Phantom is a 1990 novel by Susan Kay, based on the Gaston Leroux novel The Phantom of the Opera. It is a biography of the title character, Erik.

The Phantom is born as Erik in Boscherville, a small town not far from Rouen, in the summer of 1831. His mother is the beautiful and talented daughter of an English woman and a French architect, a spoiled and vain woman who scorns her deformed child from birth, puts a mask on his face, and cannot bring herself to name him. Instead, she instructs the elderly priest who baptises him to name the child after himself. Due to his mother's shame but also for his own safety, Erik is forced to spend his childhood locked in his home lest he or his mother become a target for the violent attentions of the superstitious villagers of Boscherville.

Much of the verbal and physical abuse Erik suffers from his mother is chronicled in the opening chapters of the novel. After being forced to look at himself in a mirror Erik becomes fascinated, believing that mirrors are capable of performing magic. This fascination turns into an obsession and Erik quickly becomes a master of illusion, able to make people see only what he wants them to see. From a young age, Erik exhibits a strong interest in architecture and is privately tutored by a well-respected professor. However, his strongest abilities lie in the subject of music and he is an incredibly talented composer and performer. However, his mother does not encourage his pursuit of singing, claiming that his supernaturally beautiful voice cannot have been created by God.

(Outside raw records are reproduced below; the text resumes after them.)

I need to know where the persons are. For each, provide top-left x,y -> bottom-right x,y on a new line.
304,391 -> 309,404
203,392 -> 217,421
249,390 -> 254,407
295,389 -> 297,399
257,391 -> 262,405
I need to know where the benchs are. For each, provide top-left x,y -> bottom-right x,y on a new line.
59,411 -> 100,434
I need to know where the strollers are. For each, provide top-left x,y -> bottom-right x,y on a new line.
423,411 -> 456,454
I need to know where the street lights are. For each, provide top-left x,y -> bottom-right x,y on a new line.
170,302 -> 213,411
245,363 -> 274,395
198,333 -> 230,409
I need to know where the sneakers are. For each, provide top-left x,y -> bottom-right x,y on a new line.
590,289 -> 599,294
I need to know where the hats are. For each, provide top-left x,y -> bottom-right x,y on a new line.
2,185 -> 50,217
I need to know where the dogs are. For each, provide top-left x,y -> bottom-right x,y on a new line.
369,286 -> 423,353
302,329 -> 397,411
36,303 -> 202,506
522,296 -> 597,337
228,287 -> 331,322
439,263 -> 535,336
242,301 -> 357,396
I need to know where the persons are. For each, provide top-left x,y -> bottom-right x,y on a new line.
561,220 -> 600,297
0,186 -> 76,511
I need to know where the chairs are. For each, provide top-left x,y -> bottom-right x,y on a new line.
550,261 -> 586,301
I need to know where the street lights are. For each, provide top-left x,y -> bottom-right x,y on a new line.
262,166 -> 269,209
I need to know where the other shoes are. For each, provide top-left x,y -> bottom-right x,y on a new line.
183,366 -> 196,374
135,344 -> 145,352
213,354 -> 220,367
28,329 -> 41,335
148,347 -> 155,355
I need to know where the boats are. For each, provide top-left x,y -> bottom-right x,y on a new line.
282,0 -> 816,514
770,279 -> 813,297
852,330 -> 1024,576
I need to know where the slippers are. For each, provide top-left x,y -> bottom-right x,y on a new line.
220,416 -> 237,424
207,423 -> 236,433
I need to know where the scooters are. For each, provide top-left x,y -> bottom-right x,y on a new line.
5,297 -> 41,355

At nine years old Erik's mother begins to respond to the attentions of the handsome, new town physician, which upsets Erik. He uses his new-found abilities to hypnotize her into rejecting the physicians advances and keep her trapped in their home under his care, but his relationship with the villagers comes to a boiling point when they kill his beloved dog. Erik runs away from home believing this will make his mother's life easier. After a week or so without food, he stumbles upon a Gypsy camp in the woods. He is discovered as a thief and is unmasked. Upon seeing his face, a freak show showman named Javert decides to exhibit him as the "Living Corpse" and Erik is locked in a cage. The act involves a great deal of abuse including keeping his arms and legs tied down so that attendees can look at him, and the showman regularly beats him. Eventually, he gains some personal freedoms as he develops his show to include the illusions that he had begun to master as a child in Boscherville. He travels around Europe with the Gypsies and masters their languages as well as their herbal remedies, remaining with the tribe until he is about 12 years old when the showman drunkenly attempts to force himself on him, at which point Erik kills him and is forced to once again flee.